» Problem description
Copy out the stretch from the start of the entries through the line that contains "Answer: point (101, 173)", with no changes. Leave the pictures out of your answer.

══ Provided data ══

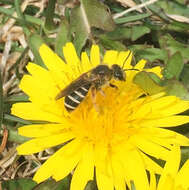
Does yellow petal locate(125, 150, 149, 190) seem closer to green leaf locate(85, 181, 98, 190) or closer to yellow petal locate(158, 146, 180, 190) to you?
yellow petal locate(158, 146, 180, 190)

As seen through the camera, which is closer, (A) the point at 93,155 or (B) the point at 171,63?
(A) the point at 93,155

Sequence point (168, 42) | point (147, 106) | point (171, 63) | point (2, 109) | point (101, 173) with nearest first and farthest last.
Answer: point (101, 173) → point (147, 106) → point (2, 109) → point (171, 63) → point (168, 42)

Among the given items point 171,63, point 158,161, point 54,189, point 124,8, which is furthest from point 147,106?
point 124,8

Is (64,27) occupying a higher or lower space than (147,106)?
higher

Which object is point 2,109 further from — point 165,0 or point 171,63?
point 165,0

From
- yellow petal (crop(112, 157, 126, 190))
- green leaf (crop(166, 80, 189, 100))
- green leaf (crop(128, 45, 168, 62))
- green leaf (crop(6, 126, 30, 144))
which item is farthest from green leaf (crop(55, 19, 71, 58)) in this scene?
yellow petal (crop(112, 157, 126, 190))

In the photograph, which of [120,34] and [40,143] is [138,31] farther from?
[40,143]
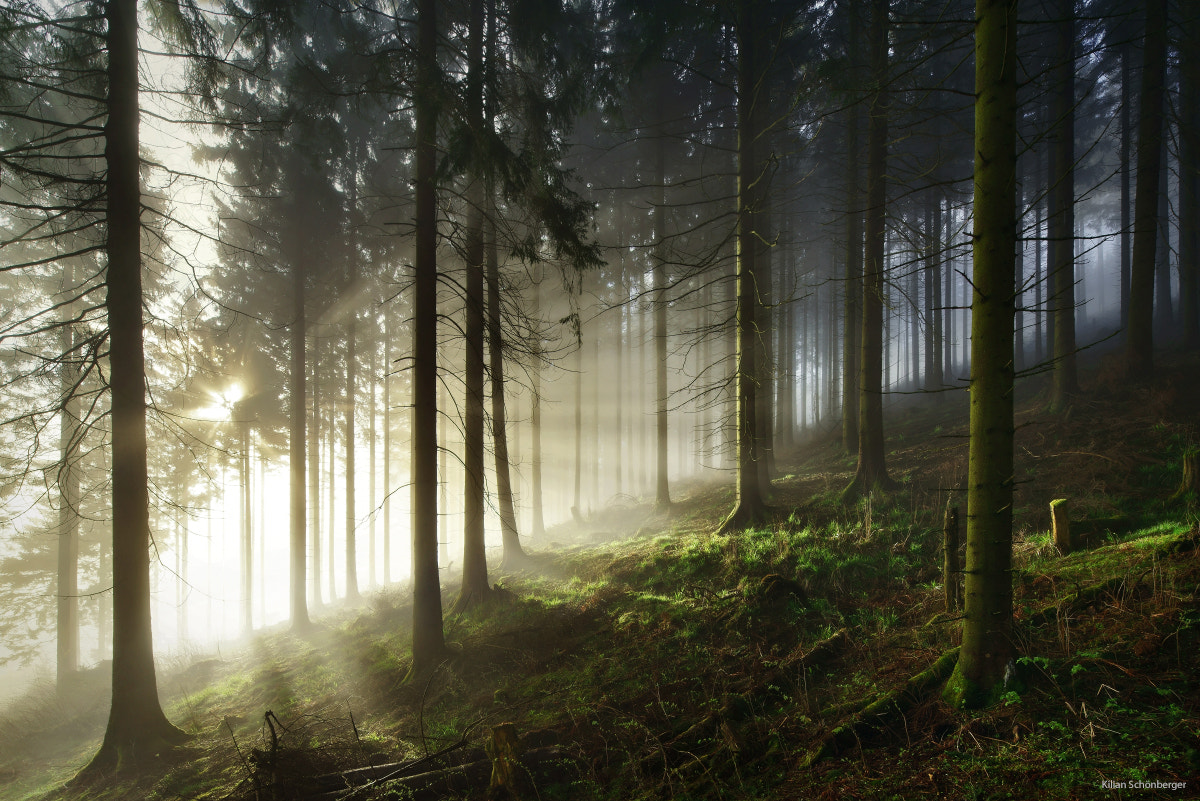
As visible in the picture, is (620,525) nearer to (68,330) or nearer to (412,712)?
(412,712)

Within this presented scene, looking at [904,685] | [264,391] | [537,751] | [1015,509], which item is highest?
[264,391]

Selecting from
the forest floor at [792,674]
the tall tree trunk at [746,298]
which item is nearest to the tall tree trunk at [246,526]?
the forest floor at [792,674]

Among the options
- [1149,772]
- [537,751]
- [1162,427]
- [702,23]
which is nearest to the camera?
[1149,772]

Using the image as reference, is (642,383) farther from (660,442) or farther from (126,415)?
(126,415)

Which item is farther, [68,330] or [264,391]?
[264,391]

═══

» Solution for this problem
Does yellow petal locate(125, 150, 149, 190) seem closer to green leaf locate(85, 181, 98, 190) or closer to yellow petal locate(158, 146, 180, 190) to you?
yellow petal locate(158, 146, 180, 190)

As seen through the camera, which is closer, (A) the point at 93,155 or (B) the point at 171,63?
(A) the point at 93,155

Sequence point (168, 42) | point (147, 106) | point (171, 63) | point (2, 109) | point (101, 173) with nearest first and farthest last.
Answer: point (101, 173) → point (147, 106) → point (2, 109) → point (171, 63) → point (168, 42)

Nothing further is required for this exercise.